Orang
Tua adalah Guru bagi Anaknya
Hasanudin Abdurakhman ; Cendekiawan;
Penulis;
Kini menjadi seorang profesional
di perusahaan Jepang di Indonesia
|
DETIKNEWS, 26 Desember
2016
Pemandangan
paling menarik bagi saya pada Piala Dunia 2014 dulu adalah ketika Lukas
Podolski, pemain senior tim Jerman, turun ke lapangan untuk merayakan
kemenangan timnya sambil menggendong putranya Louis. Podolski sendiri tidak
turun bermain pada pertandingan final itu. Piala Dunia 2014 adalah kejuaraan
di mana Podolksi sudah memasuki masa senja pada karirnya. Ia hanya berperan
sedikit. Tapi bagi keluarganya, khususnya bagi anaknya, ini mungkin momen
terpenting.
Kelak
mungkin kita akan menyaksikan Louis Podolski bertanding dalam tim nasional
Jerman. Lalu, apa kata kita? Oh, dia menuruni bakat ayahnya. Sama halnya
seperti ketika kita Tomy Sugiarto bertanding. Kita akan bilang, dia hebat
karena bakat yang diturunkan oleh ayahnya.
Kita
sering membayangkan bakat itu sebagai pemberian Tuhan, dan karena itu ada
orang-orang yang menjadi hebat. Kita sering memahaminya secara sesederhana
itu. Tapi coba kita bayangkan lebih jauh. Bisakah Tomy Sugiarto menjadi
pemain nasional hanya bermodal bakat turunan dari Icuk Sugiarto ayahnya?
Tidak.
Perhatikanlah
proses yang dilalui oleh Tomy Sugiarto. Ia belajar dan berlatih bulu tangkis
sejak dini. Ia juga sudah mengikuti berbagai kejuaraan sejak usia belia.
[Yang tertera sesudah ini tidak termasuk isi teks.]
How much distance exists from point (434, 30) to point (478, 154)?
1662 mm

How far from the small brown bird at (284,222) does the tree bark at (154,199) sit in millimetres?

Tanpa itu, seberapa besar pun bakat yang ia warisi, tidak akan cukup untuk
membawanya menjadi pemain nasional dan internasional. Hal yang sama akan
berlaku pada putra Lukas Podolski tadi.
Banyak
orang yang gagal memahami proses logis dalam kasus "like father like
son" itu. Orang hanya bisa melihatnya secara sederhana, yaitu bakat yang
diturunkan. Padahal ada proses lain yang lebih penting di situ, yaitu peran
orang tua yang mendidik serta mengarahkan anaknya sejak dini. Bagi saya, Tomy
Sugiarto itu menjadi pemain hebat karena ia punya guru yang sangat hebat,
yaitu ayahnya sendiri. Demikian pula akan berlaku kelak pada Louis Podolski.
Setiap
orang tua adalah guru bagi anak-anaknya. Ini sering dilupakan banyak orang.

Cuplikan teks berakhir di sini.